Recast the entries below as a Markdown table with the columns Row and Text, numbering each row and skipping blank lines. Omit the pictures from your answer.
_ _ _ _ _ _ _
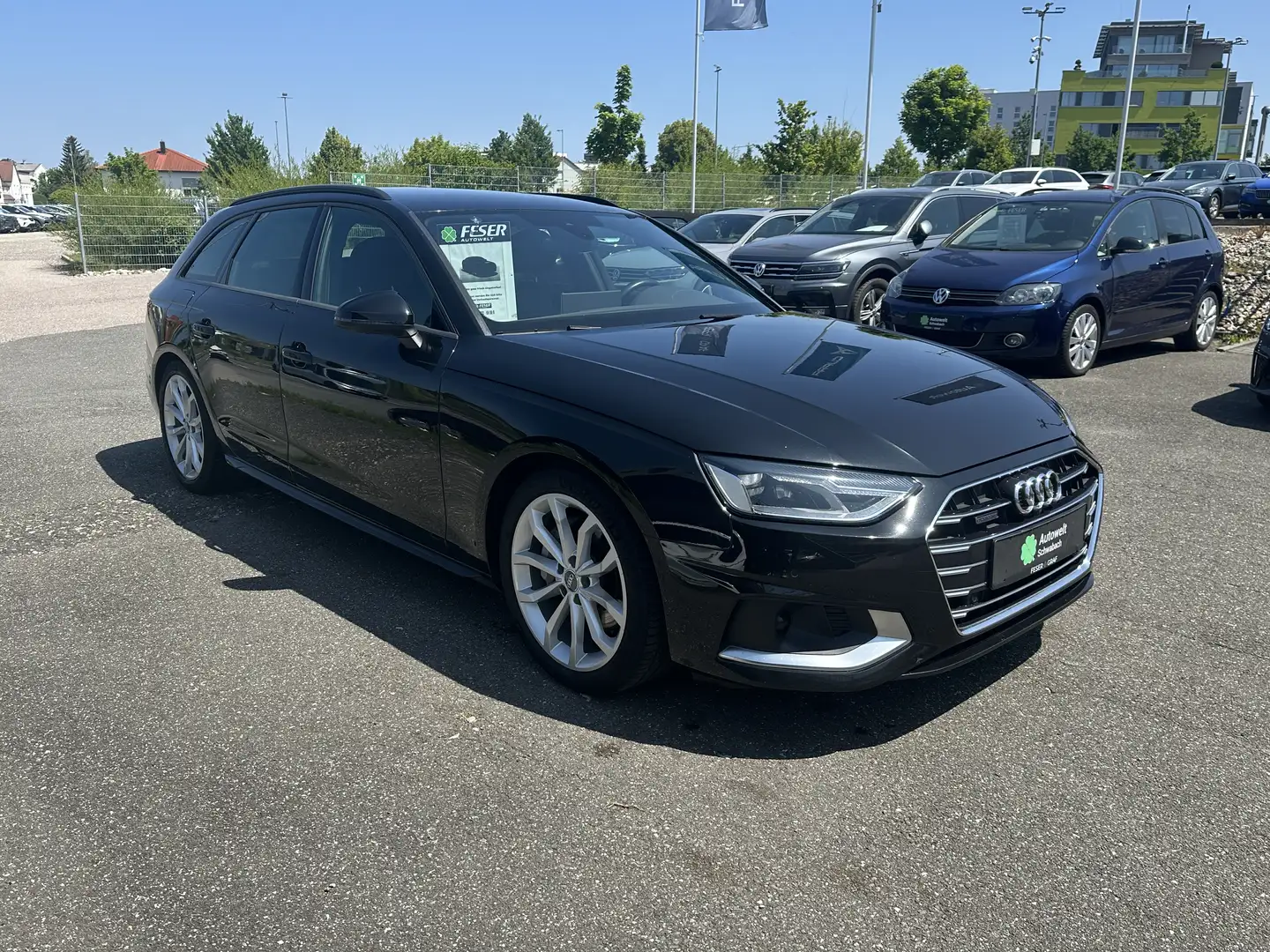 Audi A4 Avant Advanced 40 TDI qu. S tronic S-LINE KAM Negro - 2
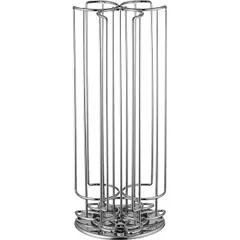 Диспенсер для капсул поворотный, 45 капсул сталь нерж. ,H=30,L=12,5см металлич.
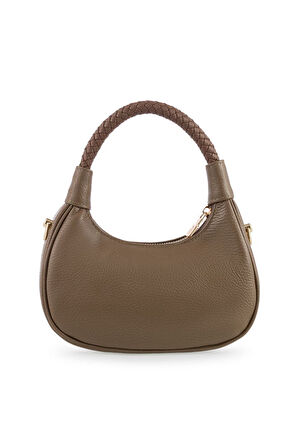 Bilik Deri Mini Toprak Kadın El Çantası BLM 7560-R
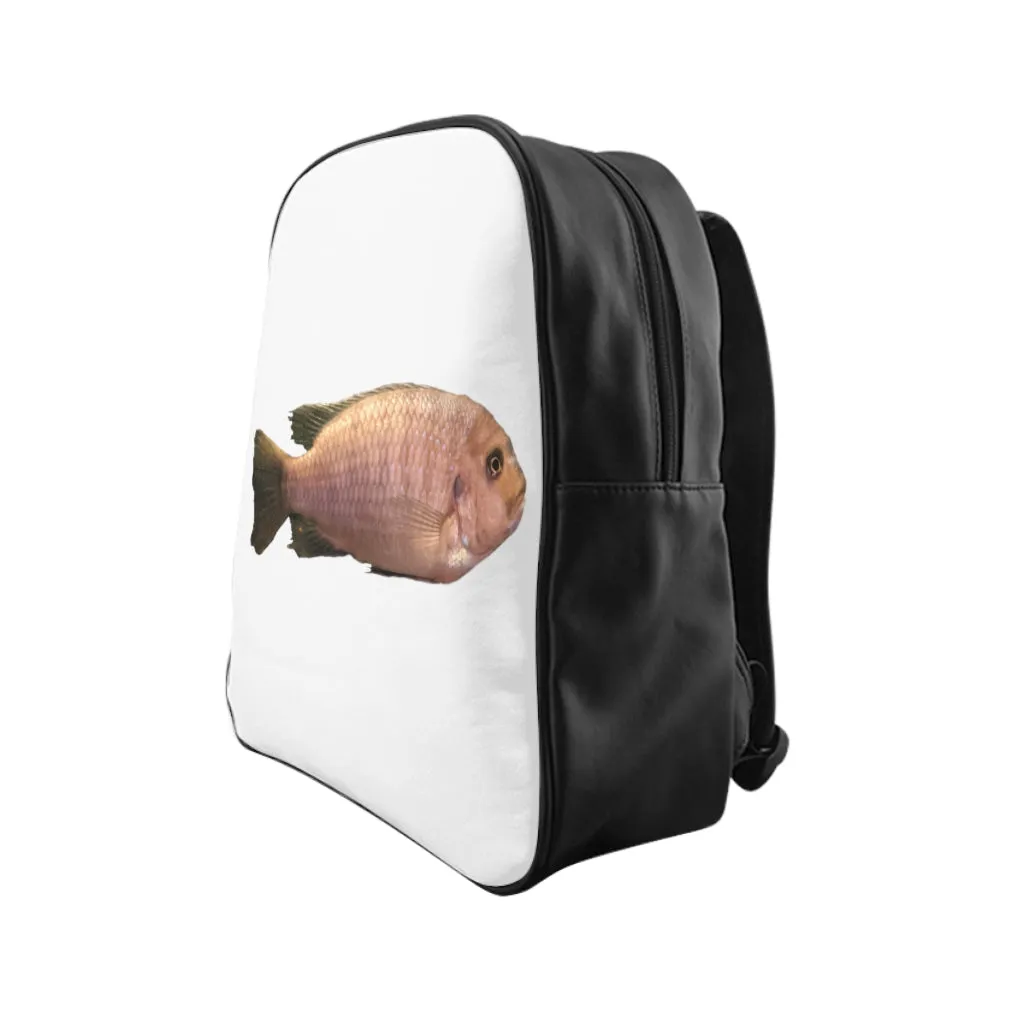 Peach Fish School Backpack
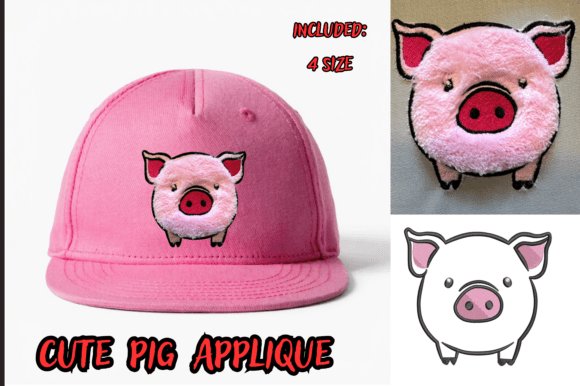 Cute Pig Applique Review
_ _ _ _ _ _ _
*Problem solution*:
| Row | Text |
|---|---|
| 1 |  Audi A4 Avant Advanced 40 TDI qu. S tronic S-LINE KAM Negro - 2 |
| 2 |  Диспенсер для капсул поворотный, 45 капсул сталь нерж. ,H=30,L=12,5см металлич. |
| 3 |  Bilik Deri Mini Toprak Kadın El Çantası BLM 7560-R |
| 4 |  Peach Fish School Backpack |
| 5 |  Cute Pig Applique Review |